FORWARD LOOKING STATEMENTS
Except for historical information contained herein, the matters discussed in this document express “forward-looking statements.” Generally, the words “believe,” “contemplate,” “seek,” “plan,” “possible,” “assume,” “expect,” “intend,” “targeted,” “continue,” “remain,” “estimate,” “anticipate,” “project,” “will,” “should,” “indicate,” “would,” “may” and similar expressions indicate forward-looking statements. Those statements, including statements, projections, estimates or assumptions concerning future events or performance, and other statements that are other than statements of historical fact, are subject to material risks and uncertainties. 1st Source cautions readers not to place undue reliance on any forward-looking statements, which speak only as of the date made.

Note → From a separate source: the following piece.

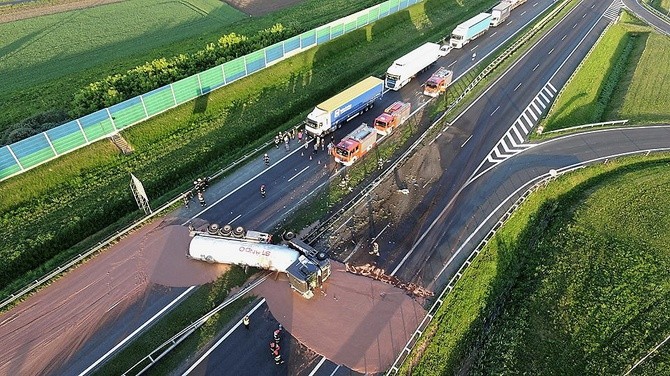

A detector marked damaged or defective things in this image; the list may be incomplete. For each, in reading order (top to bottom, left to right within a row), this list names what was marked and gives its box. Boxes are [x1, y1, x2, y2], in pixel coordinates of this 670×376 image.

overturned tanker truck [188, 223, 332, 300]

1st Source may make other written or oral forward-looking statements from time to time. Readers are advised that various important factors could cause 1st Source’s actual results or circumstances for future periods to differ materially from those anticipated or projected in such forward-looking statements. Such factors, among others, include changes in laws, regulations or accounting principles generally accepted in the United States; 1st Source’s competitive position within its markets served; increasing consolidation within the banking industry; unforeseen changes in interest rates; unforeseen downturns in the local, regional or national economies or in the industries in which 1st Source has credit concentrations; and other risks discussed in 1st Source’s filings with the Securities and Exchange Commission, including its Annual Report on Form 10-K, which filings are available from the SEC. 1st Source undertakes no obligation to publicly update or revise any forward-looking statements.
NON-GAAP FINANCIAL MEASURES
In addition to the results presented in accordance with generally accepted accounting principles in the United States of America, this press release contains certain non-GAAP financial measures. 1st Source Corporation believes that providing non-GAAP financial measures provides investors with information useful to understanding our financial performance. Additionally, these non-GAAP measures are used by management for planning and forecasting purposes, including measures based on “tangible equity” which is “common shareholders’ equity” excluding intangible assets.